Fentanyl functions like an anti-personnel land mine. These are passive weapon systems which can be laid out for anyone to step on at any time with little investment. However, their purpose isn’t to kill, but maim. A wounded soldier requires others to remove him from the battlefield.
Now, let’s apply that logic to addicts using fentanyl mixed drugs. These chemicals not only affect the user, but the entire environment in which they exist every day.
It wounds the addict’s family, making them less functional.
Both addicts and dealers cause governments to spend more on police, prisons, enforcement agencies, and treatment facilities. These all strain budgets.
The increased crime causes general chaos, and the public loses trust in both the local and federal government.

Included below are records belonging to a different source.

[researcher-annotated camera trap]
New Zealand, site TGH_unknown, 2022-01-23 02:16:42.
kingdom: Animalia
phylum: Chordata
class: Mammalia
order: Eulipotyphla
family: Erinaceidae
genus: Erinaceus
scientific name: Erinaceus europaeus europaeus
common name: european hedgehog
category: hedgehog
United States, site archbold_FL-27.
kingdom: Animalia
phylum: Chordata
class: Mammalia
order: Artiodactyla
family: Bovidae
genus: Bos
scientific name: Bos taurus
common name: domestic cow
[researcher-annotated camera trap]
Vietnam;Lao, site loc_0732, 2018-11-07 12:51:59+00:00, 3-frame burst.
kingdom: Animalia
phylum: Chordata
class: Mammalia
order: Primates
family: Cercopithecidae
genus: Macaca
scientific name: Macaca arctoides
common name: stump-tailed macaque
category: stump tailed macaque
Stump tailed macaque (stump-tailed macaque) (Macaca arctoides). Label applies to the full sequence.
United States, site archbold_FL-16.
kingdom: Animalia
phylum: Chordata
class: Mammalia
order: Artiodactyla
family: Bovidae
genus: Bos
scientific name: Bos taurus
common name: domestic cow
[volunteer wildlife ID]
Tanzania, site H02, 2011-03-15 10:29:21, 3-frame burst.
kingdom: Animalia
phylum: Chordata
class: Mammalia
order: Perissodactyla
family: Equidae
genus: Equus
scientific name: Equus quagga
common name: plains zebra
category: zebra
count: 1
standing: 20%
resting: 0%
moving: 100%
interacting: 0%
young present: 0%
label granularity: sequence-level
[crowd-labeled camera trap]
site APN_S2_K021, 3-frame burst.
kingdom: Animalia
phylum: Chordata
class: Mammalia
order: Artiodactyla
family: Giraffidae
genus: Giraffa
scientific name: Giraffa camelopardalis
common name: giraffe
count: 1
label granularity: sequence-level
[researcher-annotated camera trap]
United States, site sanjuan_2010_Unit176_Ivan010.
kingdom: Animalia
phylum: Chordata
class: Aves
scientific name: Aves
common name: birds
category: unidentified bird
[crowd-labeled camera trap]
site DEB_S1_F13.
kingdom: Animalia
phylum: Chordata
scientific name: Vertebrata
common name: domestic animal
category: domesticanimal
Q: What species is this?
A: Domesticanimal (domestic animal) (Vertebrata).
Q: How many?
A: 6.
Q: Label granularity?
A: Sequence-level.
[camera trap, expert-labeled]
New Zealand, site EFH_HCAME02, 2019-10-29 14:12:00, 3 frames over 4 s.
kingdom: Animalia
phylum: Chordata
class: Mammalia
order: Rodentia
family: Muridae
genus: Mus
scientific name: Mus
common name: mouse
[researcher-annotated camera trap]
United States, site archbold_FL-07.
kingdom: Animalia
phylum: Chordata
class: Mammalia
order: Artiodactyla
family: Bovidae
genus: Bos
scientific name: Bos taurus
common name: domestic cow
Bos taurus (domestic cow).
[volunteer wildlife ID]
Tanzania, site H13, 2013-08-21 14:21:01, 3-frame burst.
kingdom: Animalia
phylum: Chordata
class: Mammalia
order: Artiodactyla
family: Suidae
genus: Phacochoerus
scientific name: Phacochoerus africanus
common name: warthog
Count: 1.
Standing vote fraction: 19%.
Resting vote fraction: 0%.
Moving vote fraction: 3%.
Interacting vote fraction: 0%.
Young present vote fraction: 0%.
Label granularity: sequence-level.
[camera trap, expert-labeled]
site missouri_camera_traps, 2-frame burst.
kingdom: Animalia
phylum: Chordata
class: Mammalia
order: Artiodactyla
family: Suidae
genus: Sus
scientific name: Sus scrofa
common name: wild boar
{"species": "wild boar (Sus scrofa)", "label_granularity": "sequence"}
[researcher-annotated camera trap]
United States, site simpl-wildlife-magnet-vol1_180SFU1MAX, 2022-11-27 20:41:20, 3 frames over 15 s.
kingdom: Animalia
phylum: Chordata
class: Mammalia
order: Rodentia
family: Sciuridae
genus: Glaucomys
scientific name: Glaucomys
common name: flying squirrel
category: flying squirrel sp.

The flood of addicts weighs down the healthcare system.
So not only can these drugs maim individuals, but reduce the functionality of the entire society around the addicted for decades. It’s Lieutenant Chidester’s fear from 85 years ago. This is also a basic description of Kensington today.
The Kensington Tax Across The Nation
The neighborhood we do business in offers unique problems. Restaurants and stores have a hard time getting repair people or suppliers to come out due to fear. Insurance rates also tend to be much higher than normal for any business.
This phenomenon is known as the Kensington Tax.
Personally over the past couple years I’ve witnessed a drug dealer get shot and killed in front of my store, a stolen car get smashed into a customer’s vehicle, and had an addict yell at me in front of a customer after I pulled him out of the street so he didn’t get hit by a car.
As you can imagine, it’s a hard sell getting customers to come to my location when they can go to other places. Now, imagine the hell people go through when you live here 24/7. It’s an endless landmine.
Currently a new mayor has been elected, and one of her platforms is to clean up Kensington. After some outreach efforts, they’ve deconstructed homeless camps and every new police officer that graduated from the academy is supposedly coming to our neighborhood.
Right now it’s too early to tell if this will have an effect, or just spread the chaos off the main avenue into the side streets. But there’s one certainty. Every day I watch the frontlines of a war America is losing.
Part of this conflict is a literal proxy war being fought with opioids just like Mitchell Paige spoke about in 1939, with China as the aggressor this time. The second layer is our local and national governments who can’t formulate a good plan to deal with these landmines.
Inevitably as the number of addicts rises, this Kensington Tax will spread. Not only will it affect business, but destroy the entire social infrastructure around it, decaying the nation from the inside out.